Source data:
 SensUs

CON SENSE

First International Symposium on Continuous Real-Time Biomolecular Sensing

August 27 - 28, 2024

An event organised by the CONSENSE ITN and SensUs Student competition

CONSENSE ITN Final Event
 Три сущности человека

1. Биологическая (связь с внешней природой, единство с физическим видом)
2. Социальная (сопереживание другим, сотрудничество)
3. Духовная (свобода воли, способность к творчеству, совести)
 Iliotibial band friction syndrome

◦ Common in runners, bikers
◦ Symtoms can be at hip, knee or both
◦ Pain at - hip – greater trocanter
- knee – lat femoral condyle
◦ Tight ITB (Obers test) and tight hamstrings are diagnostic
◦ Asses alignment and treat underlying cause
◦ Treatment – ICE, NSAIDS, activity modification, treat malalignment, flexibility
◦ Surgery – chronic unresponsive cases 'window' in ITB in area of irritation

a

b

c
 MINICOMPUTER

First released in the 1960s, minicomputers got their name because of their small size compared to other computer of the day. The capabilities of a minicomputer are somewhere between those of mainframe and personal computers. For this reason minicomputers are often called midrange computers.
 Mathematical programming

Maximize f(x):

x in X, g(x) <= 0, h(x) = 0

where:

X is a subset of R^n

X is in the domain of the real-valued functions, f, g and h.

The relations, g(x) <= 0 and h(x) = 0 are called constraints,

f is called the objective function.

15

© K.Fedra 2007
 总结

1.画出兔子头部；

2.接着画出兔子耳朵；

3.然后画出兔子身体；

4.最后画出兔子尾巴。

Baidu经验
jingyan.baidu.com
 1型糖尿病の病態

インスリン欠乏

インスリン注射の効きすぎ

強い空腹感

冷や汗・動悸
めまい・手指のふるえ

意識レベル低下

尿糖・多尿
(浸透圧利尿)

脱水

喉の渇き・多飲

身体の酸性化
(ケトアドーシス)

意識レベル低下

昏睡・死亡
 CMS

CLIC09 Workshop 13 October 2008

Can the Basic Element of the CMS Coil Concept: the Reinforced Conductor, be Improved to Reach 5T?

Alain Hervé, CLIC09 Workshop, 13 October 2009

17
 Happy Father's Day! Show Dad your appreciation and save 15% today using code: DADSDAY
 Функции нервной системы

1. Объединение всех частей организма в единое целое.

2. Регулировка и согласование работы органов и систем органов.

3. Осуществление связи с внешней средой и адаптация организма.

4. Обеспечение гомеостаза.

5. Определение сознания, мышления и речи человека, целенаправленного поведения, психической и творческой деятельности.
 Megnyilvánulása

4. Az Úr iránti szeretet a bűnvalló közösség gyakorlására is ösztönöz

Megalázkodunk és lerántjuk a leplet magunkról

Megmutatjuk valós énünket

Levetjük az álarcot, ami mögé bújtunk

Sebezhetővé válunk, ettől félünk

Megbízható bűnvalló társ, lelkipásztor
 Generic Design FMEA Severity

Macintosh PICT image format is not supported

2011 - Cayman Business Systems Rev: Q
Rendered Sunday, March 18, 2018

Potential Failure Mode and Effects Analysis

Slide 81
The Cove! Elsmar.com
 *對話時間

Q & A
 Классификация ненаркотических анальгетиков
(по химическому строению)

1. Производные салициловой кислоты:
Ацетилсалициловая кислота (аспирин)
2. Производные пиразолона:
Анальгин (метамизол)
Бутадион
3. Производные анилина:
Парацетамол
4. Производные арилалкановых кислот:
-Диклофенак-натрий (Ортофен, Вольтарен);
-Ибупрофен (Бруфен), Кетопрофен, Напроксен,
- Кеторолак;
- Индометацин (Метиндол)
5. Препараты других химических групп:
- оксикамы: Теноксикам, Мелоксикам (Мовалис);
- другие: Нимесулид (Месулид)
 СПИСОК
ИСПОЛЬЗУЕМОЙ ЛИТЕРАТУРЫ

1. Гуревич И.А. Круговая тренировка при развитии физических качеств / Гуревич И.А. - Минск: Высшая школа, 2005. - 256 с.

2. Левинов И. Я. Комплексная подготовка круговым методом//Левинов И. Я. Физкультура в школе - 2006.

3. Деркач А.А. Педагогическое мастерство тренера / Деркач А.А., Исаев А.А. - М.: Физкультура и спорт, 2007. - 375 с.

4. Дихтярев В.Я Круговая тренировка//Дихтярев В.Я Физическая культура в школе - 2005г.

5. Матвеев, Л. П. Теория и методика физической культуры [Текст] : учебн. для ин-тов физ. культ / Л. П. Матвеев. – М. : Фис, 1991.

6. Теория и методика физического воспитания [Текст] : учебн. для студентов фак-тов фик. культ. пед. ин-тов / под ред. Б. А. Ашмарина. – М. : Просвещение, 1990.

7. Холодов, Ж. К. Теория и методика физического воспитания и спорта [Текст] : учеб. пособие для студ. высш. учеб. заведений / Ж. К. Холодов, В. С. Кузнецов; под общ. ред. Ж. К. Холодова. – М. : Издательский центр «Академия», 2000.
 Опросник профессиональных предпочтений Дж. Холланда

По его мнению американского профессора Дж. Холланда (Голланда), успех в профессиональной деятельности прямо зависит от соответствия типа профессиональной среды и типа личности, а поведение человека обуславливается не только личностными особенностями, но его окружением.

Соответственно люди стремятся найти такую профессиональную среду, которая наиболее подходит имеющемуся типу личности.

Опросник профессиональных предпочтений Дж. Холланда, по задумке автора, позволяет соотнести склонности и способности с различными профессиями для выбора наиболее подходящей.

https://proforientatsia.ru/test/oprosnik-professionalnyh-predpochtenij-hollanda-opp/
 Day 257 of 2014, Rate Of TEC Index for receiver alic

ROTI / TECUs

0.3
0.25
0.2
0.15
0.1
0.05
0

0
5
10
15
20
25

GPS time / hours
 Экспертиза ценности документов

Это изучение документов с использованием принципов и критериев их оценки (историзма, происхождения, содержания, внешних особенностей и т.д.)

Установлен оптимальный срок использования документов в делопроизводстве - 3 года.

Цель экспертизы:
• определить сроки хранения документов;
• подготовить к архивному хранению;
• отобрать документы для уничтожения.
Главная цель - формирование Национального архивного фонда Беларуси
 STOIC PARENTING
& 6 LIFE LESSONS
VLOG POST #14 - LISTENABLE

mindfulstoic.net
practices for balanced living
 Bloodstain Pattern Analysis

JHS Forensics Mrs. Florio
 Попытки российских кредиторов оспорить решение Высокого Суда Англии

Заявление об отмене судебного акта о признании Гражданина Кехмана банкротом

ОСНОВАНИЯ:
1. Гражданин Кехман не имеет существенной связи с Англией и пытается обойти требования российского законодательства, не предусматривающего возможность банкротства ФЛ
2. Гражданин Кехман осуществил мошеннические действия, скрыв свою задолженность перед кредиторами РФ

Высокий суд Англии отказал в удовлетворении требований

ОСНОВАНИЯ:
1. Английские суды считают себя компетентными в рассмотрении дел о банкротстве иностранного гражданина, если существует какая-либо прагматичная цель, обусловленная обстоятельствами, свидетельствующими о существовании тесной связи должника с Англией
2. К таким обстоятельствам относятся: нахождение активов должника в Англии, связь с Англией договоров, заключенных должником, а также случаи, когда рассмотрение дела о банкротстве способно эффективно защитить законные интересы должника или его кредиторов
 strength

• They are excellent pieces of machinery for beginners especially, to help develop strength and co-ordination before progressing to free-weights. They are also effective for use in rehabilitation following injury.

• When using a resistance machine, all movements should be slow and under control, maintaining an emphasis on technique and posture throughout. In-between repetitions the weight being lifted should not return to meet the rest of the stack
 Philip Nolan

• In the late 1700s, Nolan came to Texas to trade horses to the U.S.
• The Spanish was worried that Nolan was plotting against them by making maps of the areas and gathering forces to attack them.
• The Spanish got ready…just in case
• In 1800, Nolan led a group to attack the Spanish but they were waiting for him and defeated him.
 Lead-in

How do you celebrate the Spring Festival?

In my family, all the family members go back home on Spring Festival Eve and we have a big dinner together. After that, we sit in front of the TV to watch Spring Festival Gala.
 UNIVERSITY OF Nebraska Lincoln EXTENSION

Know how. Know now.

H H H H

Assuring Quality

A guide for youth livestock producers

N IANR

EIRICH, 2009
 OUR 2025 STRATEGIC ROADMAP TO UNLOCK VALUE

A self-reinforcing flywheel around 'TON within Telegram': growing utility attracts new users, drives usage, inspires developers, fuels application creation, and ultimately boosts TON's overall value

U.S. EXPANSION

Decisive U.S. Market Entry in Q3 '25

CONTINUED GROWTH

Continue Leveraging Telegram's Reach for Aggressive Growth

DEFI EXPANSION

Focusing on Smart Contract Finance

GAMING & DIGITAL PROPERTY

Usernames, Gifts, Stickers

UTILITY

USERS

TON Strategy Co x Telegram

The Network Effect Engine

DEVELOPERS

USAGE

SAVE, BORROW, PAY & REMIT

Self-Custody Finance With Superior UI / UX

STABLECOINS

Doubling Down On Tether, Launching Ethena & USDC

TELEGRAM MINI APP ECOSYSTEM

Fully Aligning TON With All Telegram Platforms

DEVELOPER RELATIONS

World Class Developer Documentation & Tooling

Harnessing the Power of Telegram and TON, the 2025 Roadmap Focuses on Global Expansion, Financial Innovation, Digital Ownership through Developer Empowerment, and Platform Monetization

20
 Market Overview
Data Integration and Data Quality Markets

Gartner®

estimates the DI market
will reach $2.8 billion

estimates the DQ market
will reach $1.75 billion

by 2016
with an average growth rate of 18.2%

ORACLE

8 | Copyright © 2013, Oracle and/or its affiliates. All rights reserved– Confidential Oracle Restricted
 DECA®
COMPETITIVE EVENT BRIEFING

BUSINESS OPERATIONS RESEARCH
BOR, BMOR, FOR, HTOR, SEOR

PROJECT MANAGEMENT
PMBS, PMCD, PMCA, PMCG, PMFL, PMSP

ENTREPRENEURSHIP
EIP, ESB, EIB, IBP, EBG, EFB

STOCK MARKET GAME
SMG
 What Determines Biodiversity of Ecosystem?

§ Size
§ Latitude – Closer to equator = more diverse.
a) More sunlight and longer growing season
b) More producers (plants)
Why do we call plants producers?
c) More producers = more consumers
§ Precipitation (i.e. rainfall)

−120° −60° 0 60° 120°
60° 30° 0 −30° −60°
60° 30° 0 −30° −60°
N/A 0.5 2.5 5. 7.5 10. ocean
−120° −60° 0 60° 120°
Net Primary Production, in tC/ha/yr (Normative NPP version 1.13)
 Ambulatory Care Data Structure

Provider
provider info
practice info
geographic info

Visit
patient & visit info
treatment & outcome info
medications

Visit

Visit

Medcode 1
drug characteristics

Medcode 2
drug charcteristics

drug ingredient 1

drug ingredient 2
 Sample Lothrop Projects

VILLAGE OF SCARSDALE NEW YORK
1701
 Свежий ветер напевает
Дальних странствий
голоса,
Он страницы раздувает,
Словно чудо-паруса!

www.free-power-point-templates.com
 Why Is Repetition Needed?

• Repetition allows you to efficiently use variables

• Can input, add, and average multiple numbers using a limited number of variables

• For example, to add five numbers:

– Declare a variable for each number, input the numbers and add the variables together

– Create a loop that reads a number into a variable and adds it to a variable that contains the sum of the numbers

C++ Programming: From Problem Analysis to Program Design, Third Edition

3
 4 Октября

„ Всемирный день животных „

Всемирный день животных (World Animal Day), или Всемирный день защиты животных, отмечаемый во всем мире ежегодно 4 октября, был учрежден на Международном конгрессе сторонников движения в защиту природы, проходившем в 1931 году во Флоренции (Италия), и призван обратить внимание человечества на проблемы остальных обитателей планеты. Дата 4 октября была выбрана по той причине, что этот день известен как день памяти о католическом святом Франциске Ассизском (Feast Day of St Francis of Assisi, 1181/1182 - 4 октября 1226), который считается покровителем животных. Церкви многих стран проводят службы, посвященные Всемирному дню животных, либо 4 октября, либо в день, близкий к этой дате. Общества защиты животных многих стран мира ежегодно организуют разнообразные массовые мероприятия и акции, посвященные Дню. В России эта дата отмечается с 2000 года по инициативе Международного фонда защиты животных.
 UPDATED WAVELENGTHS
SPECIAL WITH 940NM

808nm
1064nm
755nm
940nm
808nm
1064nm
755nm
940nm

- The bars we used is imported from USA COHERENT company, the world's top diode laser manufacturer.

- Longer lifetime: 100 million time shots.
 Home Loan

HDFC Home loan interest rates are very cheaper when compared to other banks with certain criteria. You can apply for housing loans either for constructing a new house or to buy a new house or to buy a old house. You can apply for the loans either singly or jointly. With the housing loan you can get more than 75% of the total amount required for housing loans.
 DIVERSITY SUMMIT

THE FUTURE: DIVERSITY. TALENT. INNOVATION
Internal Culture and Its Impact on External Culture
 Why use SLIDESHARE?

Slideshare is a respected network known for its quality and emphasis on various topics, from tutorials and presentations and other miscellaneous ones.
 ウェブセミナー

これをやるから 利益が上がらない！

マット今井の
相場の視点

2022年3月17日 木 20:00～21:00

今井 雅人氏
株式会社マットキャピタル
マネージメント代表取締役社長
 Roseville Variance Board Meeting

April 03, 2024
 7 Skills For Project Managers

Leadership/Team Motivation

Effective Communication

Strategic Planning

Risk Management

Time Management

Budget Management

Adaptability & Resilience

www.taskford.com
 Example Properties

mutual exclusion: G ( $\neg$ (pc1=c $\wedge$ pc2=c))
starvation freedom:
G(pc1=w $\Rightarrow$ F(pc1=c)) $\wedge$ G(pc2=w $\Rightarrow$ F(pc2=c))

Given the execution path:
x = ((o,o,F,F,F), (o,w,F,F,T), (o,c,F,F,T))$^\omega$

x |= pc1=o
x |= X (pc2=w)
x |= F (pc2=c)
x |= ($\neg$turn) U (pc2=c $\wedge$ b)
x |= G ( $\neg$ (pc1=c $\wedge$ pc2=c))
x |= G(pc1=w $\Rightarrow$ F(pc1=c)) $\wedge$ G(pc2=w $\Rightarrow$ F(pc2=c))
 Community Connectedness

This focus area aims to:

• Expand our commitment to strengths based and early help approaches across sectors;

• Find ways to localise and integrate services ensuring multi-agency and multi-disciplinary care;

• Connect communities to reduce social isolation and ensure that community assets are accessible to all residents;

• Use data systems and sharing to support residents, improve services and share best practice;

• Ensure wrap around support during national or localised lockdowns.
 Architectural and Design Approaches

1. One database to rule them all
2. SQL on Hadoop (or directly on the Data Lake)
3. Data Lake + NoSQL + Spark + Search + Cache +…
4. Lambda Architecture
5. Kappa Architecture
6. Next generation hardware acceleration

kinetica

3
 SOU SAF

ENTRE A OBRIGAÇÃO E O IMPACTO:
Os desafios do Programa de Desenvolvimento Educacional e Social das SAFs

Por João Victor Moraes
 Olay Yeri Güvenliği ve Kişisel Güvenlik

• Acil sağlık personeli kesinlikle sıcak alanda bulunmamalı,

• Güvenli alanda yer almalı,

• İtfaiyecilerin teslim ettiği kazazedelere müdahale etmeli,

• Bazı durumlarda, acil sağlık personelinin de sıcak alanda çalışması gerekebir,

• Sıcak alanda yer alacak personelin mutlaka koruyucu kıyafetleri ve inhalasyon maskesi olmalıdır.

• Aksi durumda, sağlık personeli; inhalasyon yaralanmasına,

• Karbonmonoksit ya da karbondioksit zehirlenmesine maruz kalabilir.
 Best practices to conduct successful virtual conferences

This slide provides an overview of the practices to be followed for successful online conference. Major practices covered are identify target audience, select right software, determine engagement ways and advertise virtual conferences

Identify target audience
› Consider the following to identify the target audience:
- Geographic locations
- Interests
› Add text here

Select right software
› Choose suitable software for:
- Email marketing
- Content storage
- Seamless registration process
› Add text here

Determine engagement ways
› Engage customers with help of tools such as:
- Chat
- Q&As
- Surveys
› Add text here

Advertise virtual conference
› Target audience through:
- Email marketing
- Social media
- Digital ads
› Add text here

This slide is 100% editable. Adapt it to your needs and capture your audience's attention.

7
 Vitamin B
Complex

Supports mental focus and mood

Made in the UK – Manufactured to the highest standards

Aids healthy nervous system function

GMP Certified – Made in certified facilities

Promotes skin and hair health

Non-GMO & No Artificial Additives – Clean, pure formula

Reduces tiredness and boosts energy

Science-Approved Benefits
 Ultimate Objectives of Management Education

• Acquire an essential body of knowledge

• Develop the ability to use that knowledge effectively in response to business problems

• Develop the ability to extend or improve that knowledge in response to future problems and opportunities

→ Task instructions: Return only the lines above that run from the opening line through the line containing "Happy Father's Day!", exactly as written.

→ Reply to the exercise:
 SensUs

CON SENSE

First International Symposium on Continuous Real-Time Biomolecular Sensing

August 27 - 28, 2024

An event organised by the CONSENSE ITN and SensUs Student competition

CONSENSE ITN Final Event
 Три сущности человека

1. Биологическая (связь с внешней природой, единство с физическим видом)
2. Социальная (сопереживание другим, сотрудничество)
3. Духовная (свобода воли, способность к творчеству, совести)
 Iliotibial band friction syndrome

◦ Common in runners, bikers
◦ Symtoms can be at hip, knee or both
◦ Pain at - hip – greater trocanter
- knee – lat femoral condyle
◦ Tight ITB (Obers test) and tight hamstrings are diagnostic
◦ Asses alignment and treat underlying cause
◦ Treatment – ICE, NSAIDS, activity modification, treat malalignment, flexibility
◦ Surgery – chronic unresponsive cases 'window' in ITB in area of irritation

a

b

c
 MINICOMPUTER

First released in the 1960s, minicomputers got their name because of their small size compared to other computer of the day. The capabilities of a minicomputer are somewhere between those of mainframe and personal computers. For this reason minicomputers are often called midrange computers.
 Mathematical programming

Maximize f(x):

x in X, g(x) <= 0, h(x) = 0

where:

X is a subset of R^n

X is in the domain of the real-valued functions, f, g and h.

The relations, g(x) <= 0 and h(x) = 0 are called constraints,

f is called the objective function.

15

© K.Fedra 2007
 总结

1.画出兔子头部；

2.接着画出兔子耳朵；

3.然后画出兔子身体；

4.最后画出兔子尾巴。

Baidu经验
jingyan.baidu.com
 1型糖尿病の病態

インスリン欠乏

インスリン注射の効きすぎ

強い空腹感

冷や汗・動悸
めまい・手指のふるえ

意識レベル低下

尿糖・多尿
(浸透圧利尿)

脱水

喉の渇き・多飲

身体の酸性化
(ケトアドーシス)

意識レベル低下

昏睡・死亡
 CMS

CLIC09 Workshop 13 October 2008

Can the Basic Element of the CMS Coil Concept: the Reinforced Conductor, be Improved to Reach 5T?

Alain Hervé, CLIC09 Workshop, 13 October 2009

17
 Happy Father's Day! Show Dad your appreciation and save 15% today using code: DADSDAY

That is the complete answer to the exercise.